B’H, lately more people are wearing masks and I hope they’re social distancing too. In the z’chus of all of Klal Yisrael setting a good example and meticulously following the COVID rules as we do our Torah rules, may HKBH bring the refuah for this terrible plague quickly and without any more sickness and loss of life.


Preventing Further Shul Closings

I’d like to make people aware of a protocol that, perhaps, they may be unaware of. Nassau County and NY City Board of Health have both recommended 12 feet spacing for religious services where there is singing, chanting, or loud sermons. Take note: it’s not the standard 6 feet social distancing; it’s double that.

A recent article published by Dr. Sicklick states:

“If you walk in a room and it’s overcrowded (no 6 ft., or in a shul, 12 ft. distancing) walk out. This applies to any social gatherings and religious services. Don’t go in, and if you’re already there, walk out.”

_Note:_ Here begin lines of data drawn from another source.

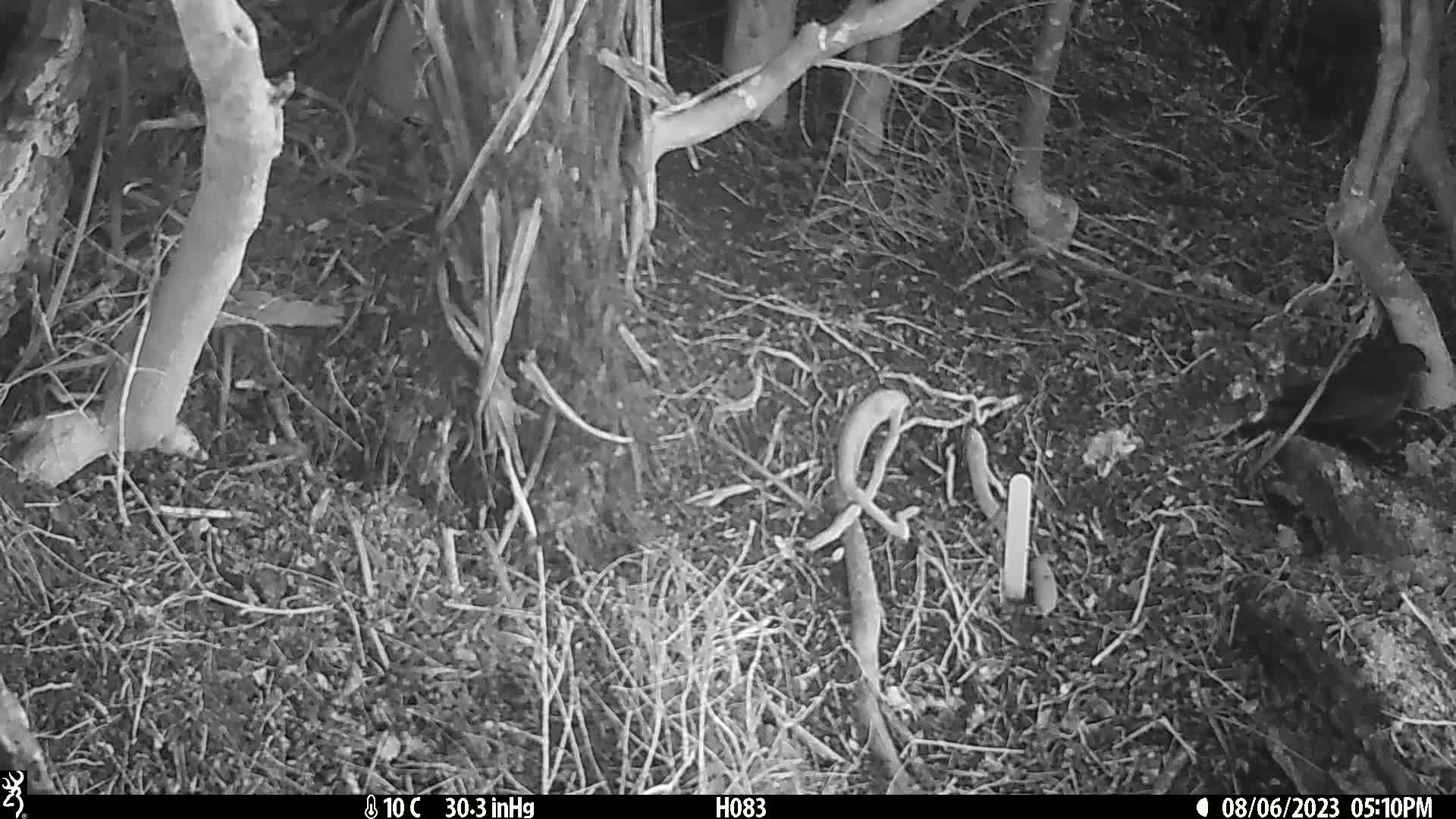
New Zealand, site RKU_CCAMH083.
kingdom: Animalia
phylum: Chordata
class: Aves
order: Passeriformes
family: Turdidae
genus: Turdus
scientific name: Turdus merula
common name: eurasian blackbird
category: blackbird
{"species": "blackbird (eurasian blackbird) (Turdus merula)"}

I can’t emphasize sufficiently what Dr. Aaron Glatt stated about a month before Rosh Hashanah. Besides outlining the seriousness of COVID, he specifically stated that we worked hard to try to get our shuls reopened. If we don’t behave, we should remember that the government is more powerful than we are. At any moment they can close our shuls, and we won’t have much to say about it.

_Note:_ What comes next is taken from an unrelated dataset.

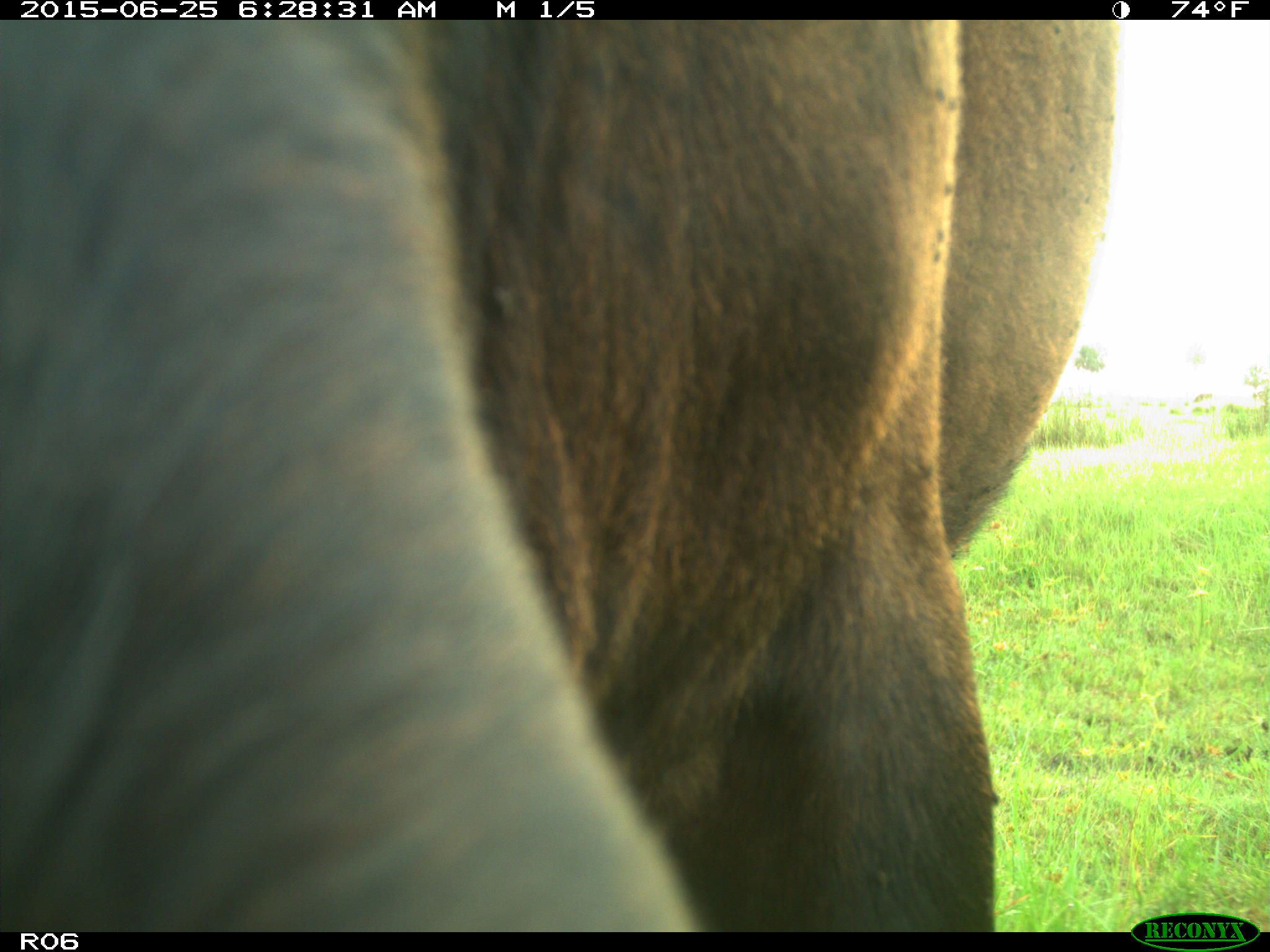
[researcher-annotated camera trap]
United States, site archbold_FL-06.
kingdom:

People sent scathing insulting remarks to Dr. Glatt for having said this. Guess what? Dr. Glatt was exactly right. NY State government forced shul closings in parts of Brooklyn, Queens, and other areas exactly before Simchat Torah. A last-minute lawsuit by Agudah failed in court. Shuls were closed. If you were one of those affected by this, how does that make you feel, whether you’re a shul attender or not?

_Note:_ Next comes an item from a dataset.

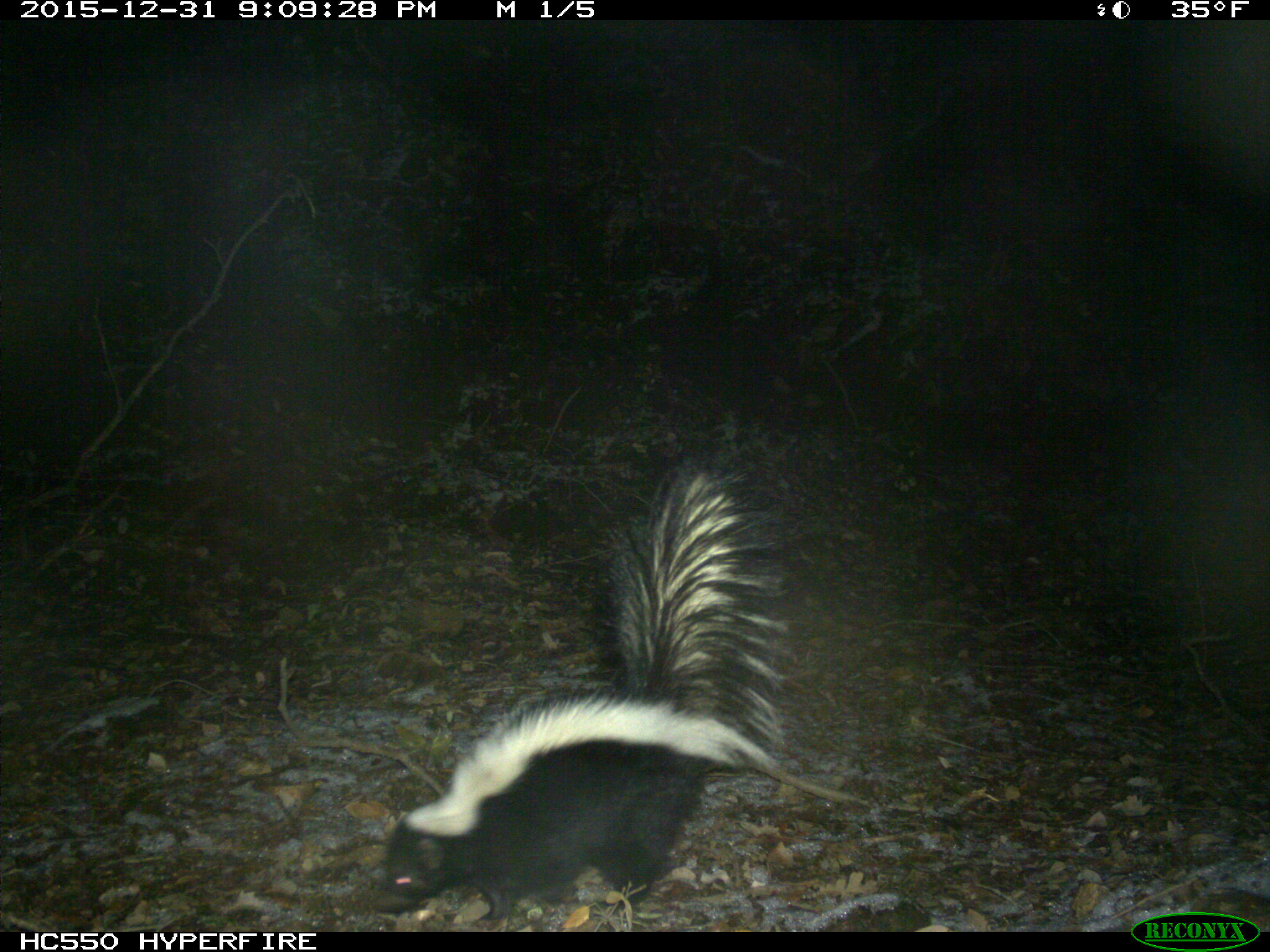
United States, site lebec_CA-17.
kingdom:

I shudder to think that my neighborhood may soon be next on Cuomo’s list, because my neighborhood’s rate was close to the mark, and I hate to think what secretly occurred during yom tov in other shuls in my neighborhood. We’ll discover the results in the next few days. I can tell you, that hearing or reading about shul closings anywhere and at any time but especially on yom tov bothers me emotionally. I don’t care where this happens. We can all argue and fight against the rulings of the governments involved in this decision. It’s a tough fight, and until we win, the shuls will stay closed until the numbers go down to our governor’s liking — whatever that number is.

In short, anyone who thinks that Governor Cuomo, Dr. Glatt, or anyone else was joking about shul closings hopefully got a reality check. I know that no matter what, there will still be many who will just do what they want and open up shuls in their homes and crowd it with as many people as they feel like accommodating. It’s just a matter of time before these people get caught and get fined or jailed — assuming that will deter them — as well.

Davening is meant to be in a shul — not outdoors. That’s a halachic viewpoint. The shuls also act as a social gathering place. Many are more than just a davening location. Prior to COVID, the ballroom and/or one of the other catering rooms were busy pretty much weekly. Since COVID hit in March, the shul has lost a major income source by not being able to rent out this room.

Whether your shul is a large place similar to mine or a smaller place, suffice to say that if the shul is closed for too long, it’s taking an economic loss. Every shul is, in some way, a business. The building is still there, electricity and heat has to be run; administrative workers and maintenance workers are still there and they expect salaries. All this is occurring while services are prohibited. It’s economically dangerous to keep shuls closed for that long.

In summary, if you want the shuls to reopen, inconvenience yourself a bit by masking and social distancing and doing every effort to get the numbers down so that the government will be willing to allow shuls to reopen. Religious Jews are experts at following numerous uncomfortable rules, many that seem illogical. I’d like to see more people set aside their differences and qualms with these regulations, for now. Consider the bigger picture and maybe, for once, stop being selfish and thinking about their own failed agenda.